• ABOUT THIS EXERCISE
Within the listing that follows, reproduce exactly the lines starting at the line with "Gastronomy From an" and ending at the line with "พจนานุกรมข้อมูล (Data Dictionary)", inclusive, and only those. Pictures are dropped.

***** SOURCE MATERIAL

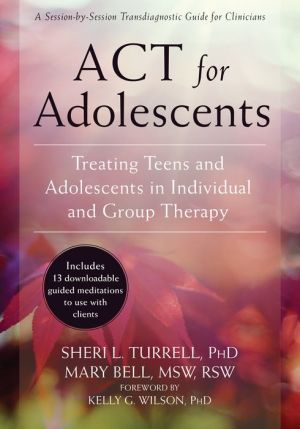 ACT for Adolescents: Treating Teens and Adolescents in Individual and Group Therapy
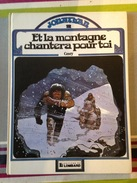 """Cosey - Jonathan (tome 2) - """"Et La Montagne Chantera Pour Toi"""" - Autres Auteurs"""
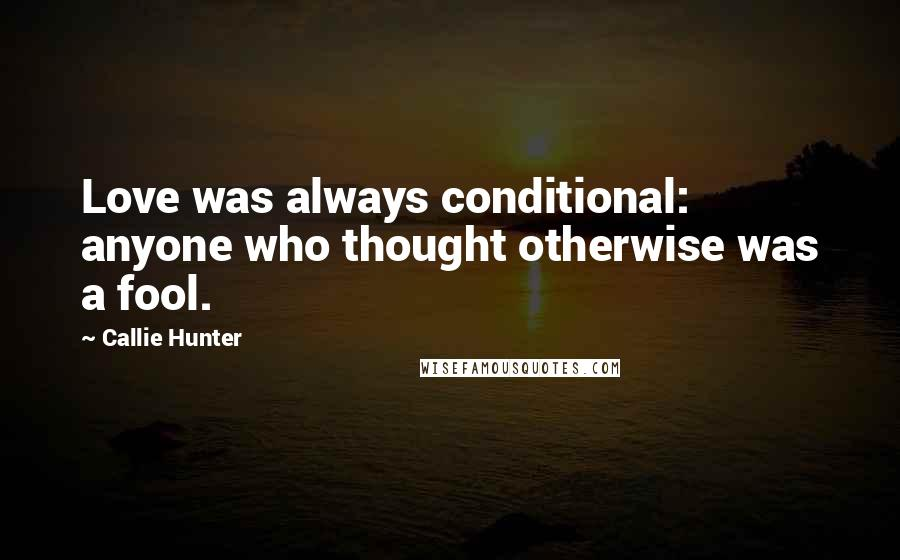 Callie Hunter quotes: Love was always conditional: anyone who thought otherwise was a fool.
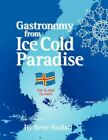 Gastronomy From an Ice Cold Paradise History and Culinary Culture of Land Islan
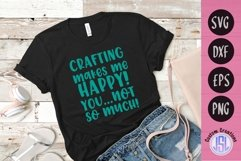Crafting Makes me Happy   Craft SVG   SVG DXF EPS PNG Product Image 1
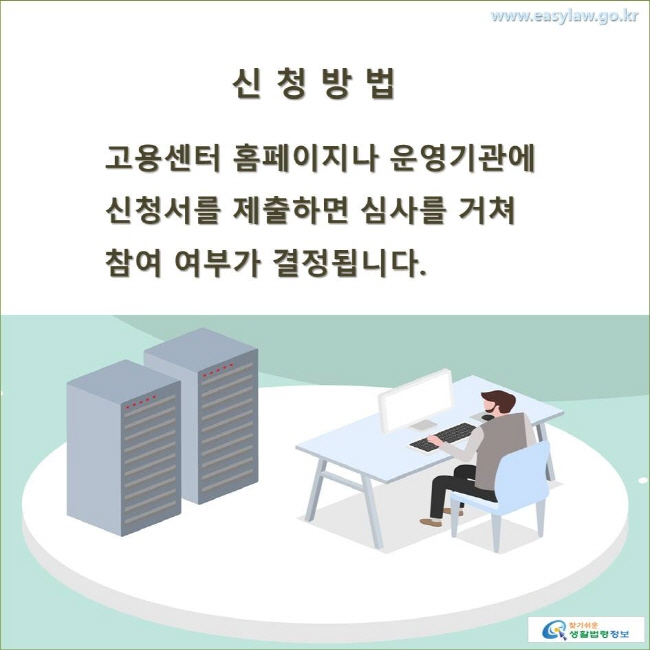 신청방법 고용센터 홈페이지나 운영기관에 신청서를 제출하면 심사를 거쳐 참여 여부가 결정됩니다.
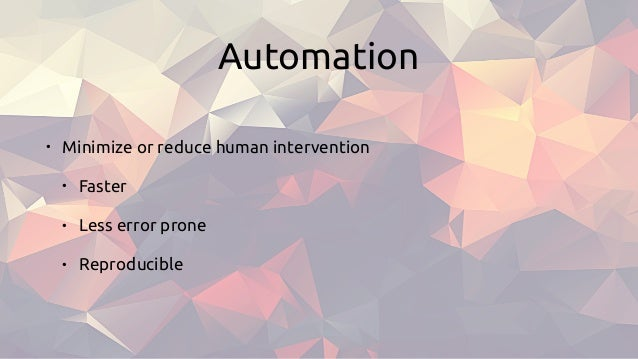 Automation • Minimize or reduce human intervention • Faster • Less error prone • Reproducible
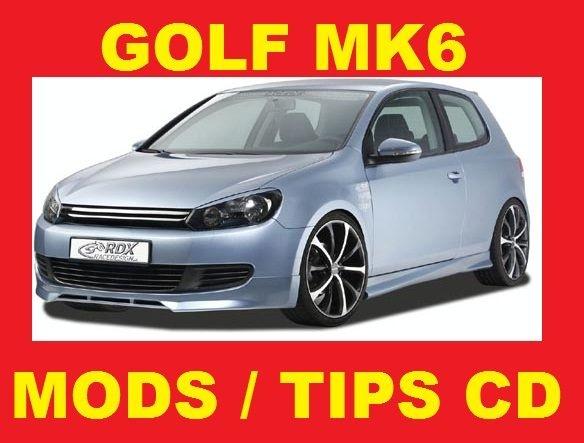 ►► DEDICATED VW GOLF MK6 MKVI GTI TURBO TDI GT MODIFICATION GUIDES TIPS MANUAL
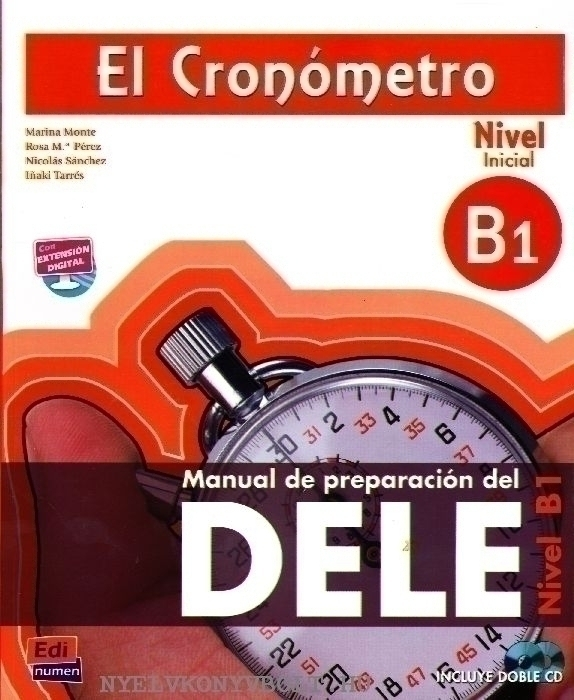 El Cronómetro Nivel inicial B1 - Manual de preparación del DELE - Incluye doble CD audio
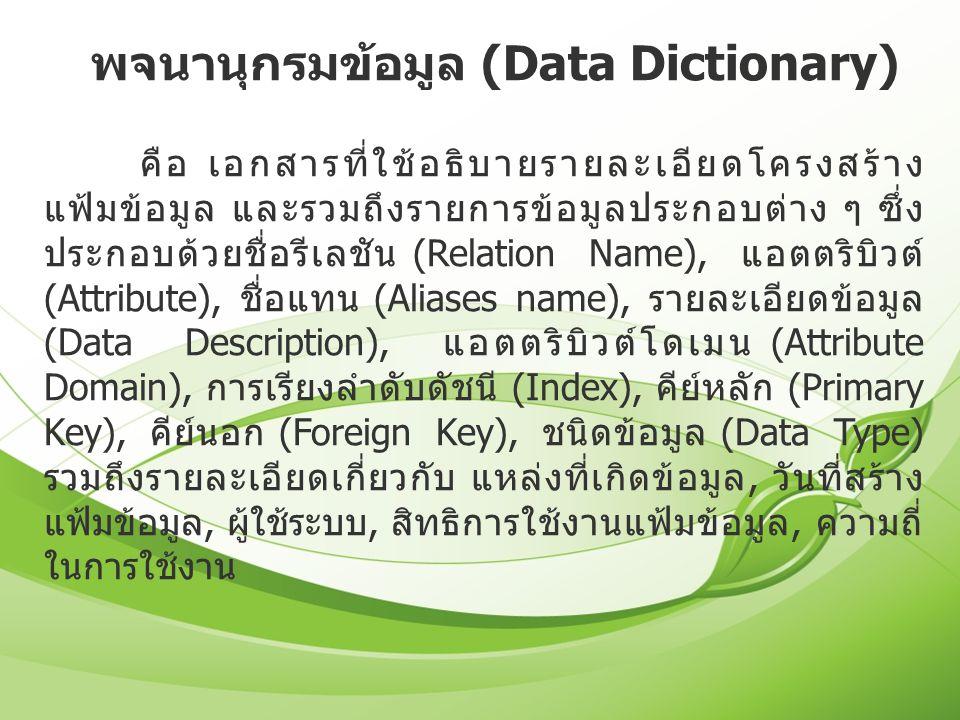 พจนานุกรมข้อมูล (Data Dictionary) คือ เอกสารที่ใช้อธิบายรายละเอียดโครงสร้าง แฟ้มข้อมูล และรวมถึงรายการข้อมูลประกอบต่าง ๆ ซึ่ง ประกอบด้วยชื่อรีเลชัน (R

**********
***** SOURCE MATERIAL

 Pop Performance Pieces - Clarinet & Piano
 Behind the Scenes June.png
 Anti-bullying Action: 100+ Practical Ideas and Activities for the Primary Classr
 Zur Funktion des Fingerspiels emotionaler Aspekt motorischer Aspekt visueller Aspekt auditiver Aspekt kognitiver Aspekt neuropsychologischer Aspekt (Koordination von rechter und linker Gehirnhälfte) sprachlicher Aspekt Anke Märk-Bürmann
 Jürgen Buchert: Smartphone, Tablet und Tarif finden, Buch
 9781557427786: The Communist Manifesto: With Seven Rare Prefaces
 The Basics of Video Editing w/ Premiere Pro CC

**********

• ANSWER TO THE PROBLEM
 Gastronomy From an Ice Cold Paradise History and Culinary Culture of Land Islan
Crafting Makes me Happy   Craft SVG   SVG DXF EPS PNG Product Image 1
 신청방법 고용센터 홈페이지나 운영기관에 신청서를 제출하면 심사를 거쳐 참여 여부가 결정됩니다.
 Automation • Minimize or reduce human intervention • Faster • Less error prone • Reproducible
 ►► DEDICATED VW GOLF MK6 MKVI GTI TURBO TDI GT MODIFICATION GUIDES TIPS MANUAL
 El Cronómetro Nivel inicial B1 - Manual de preparación del DELE - Incluye doble CD audio
 พจนานุกรมข้อมูล (Data Dictionary) คือ เอกสารที่ใช้อธิบายรายละเอียดโครงสร้าง แฟ้มข้อมูล และรวมถึงรายการข้อมูลประกอบต่าง ๆ ซึ่ง ประกอบด้วยชื่อรีเลชัน (R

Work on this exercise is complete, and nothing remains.